● **Exercise aim**:
The records below are to be transcribed exactly as they appear.

● **Source information**:

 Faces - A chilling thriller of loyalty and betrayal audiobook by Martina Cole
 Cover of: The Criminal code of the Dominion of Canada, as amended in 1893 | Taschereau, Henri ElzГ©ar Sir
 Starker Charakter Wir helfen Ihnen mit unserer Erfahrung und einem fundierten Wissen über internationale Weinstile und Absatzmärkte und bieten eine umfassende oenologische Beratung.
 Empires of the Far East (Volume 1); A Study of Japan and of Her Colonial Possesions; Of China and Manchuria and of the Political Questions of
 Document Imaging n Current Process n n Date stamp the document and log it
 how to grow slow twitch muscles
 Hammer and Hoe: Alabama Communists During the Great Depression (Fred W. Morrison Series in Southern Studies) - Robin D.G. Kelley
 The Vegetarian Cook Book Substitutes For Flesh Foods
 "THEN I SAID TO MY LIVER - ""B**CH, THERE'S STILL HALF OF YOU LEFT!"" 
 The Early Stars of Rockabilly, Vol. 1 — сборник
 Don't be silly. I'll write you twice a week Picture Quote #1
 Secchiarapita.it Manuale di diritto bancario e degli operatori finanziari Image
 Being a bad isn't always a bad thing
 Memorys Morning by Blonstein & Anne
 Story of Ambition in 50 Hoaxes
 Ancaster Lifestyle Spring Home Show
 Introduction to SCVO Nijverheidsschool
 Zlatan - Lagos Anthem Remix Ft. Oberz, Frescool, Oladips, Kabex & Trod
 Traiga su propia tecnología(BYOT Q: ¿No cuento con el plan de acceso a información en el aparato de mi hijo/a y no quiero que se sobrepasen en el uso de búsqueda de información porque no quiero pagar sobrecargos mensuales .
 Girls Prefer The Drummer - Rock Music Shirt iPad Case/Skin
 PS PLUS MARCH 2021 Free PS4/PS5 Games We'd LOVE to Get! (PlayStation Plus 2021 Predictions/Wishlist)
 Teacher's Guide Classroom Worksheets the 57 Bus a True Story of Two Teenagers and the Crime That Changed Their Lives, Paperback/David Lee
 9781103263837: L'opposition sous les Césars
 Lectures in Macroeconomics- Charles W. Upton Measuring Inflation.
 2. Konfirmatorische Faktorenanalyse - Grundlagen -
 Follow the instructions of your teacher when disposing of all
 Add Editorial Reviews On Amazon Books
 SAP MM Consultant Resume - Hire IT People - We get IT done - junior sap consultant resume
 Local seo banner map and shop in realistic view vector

● **Your response**:
 Faces - A chilling thriller of loyalty and betrayal audiobook by Martina Cole
 Cover of: The Criminal code of the Dominion of Canada, as amended in 1893 | Taschereau, Henri ElzГ©ar Sir
 Starker Charakter Wir helfen Ihnen mit unserer Erfahrung und einem fundierten Wissen über internationale Weinstile und Absatzmärkte und bieten eine umfassende oenologische Beratung.
 Empires of the Far East (Volume 1); A Study of Japan and of Her Colonial Possesions; Of China and Manchuria and of the Political Questions of
 Document Imaging n Current Process n n Date stamp the document and log it
 how to grow slow twitch muscles
 Hammer and Hoe: Alabama Communists During the Great Depression (Fred W. Morrison Series in Southern Studies) - Robin D.G. Kelley
 The Vegetarian Cook Book Substitutes For Flesh Foods
 "THEN I SAID TO MY LIVER - ""B**CH, THERE'S STILL HALF OF YOU LEFT!"" 
 The Early Stars of Rockabilly, Vol. 1 — сборник
 Don't be silly. I'll write you twice a week Picture Quote #1
 Secchiarapita.it Manuale di diritto bancario e degli operatori finanziari Image
 Being a bad isn't always a bad thing
 Memorys Morning by Blonstein & Anne
 Story of Ambition in 50 Hoaxes
 Ancaster Lifestyle Spring Home Show
 Introduction to SCVO Nijverheidsschool
 Zlatan - Lagos Anthem Remix Ft. Oberz, Frescool, Oladips, Kabex & Trod
 Traiga su propia tecnología(BYOT Q: ¿No cuento con el plan de acceso a información en el aparato de mi hijo/a y no quiero que se sobrepasen en el uso de búsqueda de información porque no quiero pagar sobrecargos mensuales .
 Girls Prefer The Drummer - Rock Music Shirt iPad Case/Skin
 PS PLUS MARCH 2021 Free PS4/PS5 Games We'd LOVE to Get! (PlayStation Plus 2021 Predictions/Wishlist)
 Teacher's Guide Classroom Worksheets the 57 Bus a True Story of Two Teenagers and the Crime That Changed Their Lives, Paperback/David Lee
 9781103263837: L'opposition sous les Césars
 Lectures in Macroeconomics- Charles W. Upton Measuring Inflation.
 2. Konfirmatorische Faktorenanalyse - Grundlagen -
 Follow the instructions of your teacher when disposing of all
 Add Editorial Reviews On Amazon Books
 SAP MM Consultant Resume - Hire IT People - We get IT done - junior sap consultant resume
 Local seo banner map and shop in realistic view vector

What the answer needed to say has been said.